Criteria included English, randomized, prospective or retrospective control studies or cohort studies with complete and credible data. Non-English literature was not included and studies, and data without summaries were excluded.
A total of 50 records were identified via data search; 34 in total after duplicate studies were removed. A total of 12 articles were cited by phenotypic NAT2 gene description and eight cited genotype. Genetic data were cited. Age of patients in the control group were matched with the case group. Smoking history and occupational exposure was analyzed.

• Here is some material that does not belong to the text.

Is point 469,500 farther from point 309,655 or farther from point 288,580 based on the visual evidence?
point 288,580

"Currently, the view, exposure to carcinogens is a risk factor for bladder cancer, has been a broad consensus. That is the reason why NAT2 slow acetylator has been recognized as a risk factor for assessing bladder cancer risk. At present, some studies failed to prove the relationship between NAT2 slow acetylator status and bladder cancer, and the main reason can be attributed to the differences in statistical sample size," said the authors in the study.
"Only a few studies in the bilateral 5% statistical level have significant sexual differences. In our study, we also cannot discover the significant sexual differences (data not shown). The advantage of this study is that the statistical data can be combined and analyzed by different methods.
According to the study authors, bladder cancer is directly related to environmental carcinogens. High risk individuals include those who work in factories that produce rubber and people who work in the dyestuff and printing industries, because of chemical exposure. Workers who inhale diesel exhaust and smoke are also at risk.
“These factories bring aromatic amine that mainly include high polymer aromatic amines, such as naphthylamine, 4-aminobiphenyl, benzidine, and their N-hydroxylated derivative. All of these are known or potential NAT2 substrates,” state the study authors. “[The current view is that] exposure to carcinogens is a risk factor for bladder cancer. That is the reason why NAT2 slow acetylator has been recognized as a risk factor for assessing bladder cancer risk.”
The authors concluded that status of NAT2 slow N-acetylation is associated with bladder cancer risk.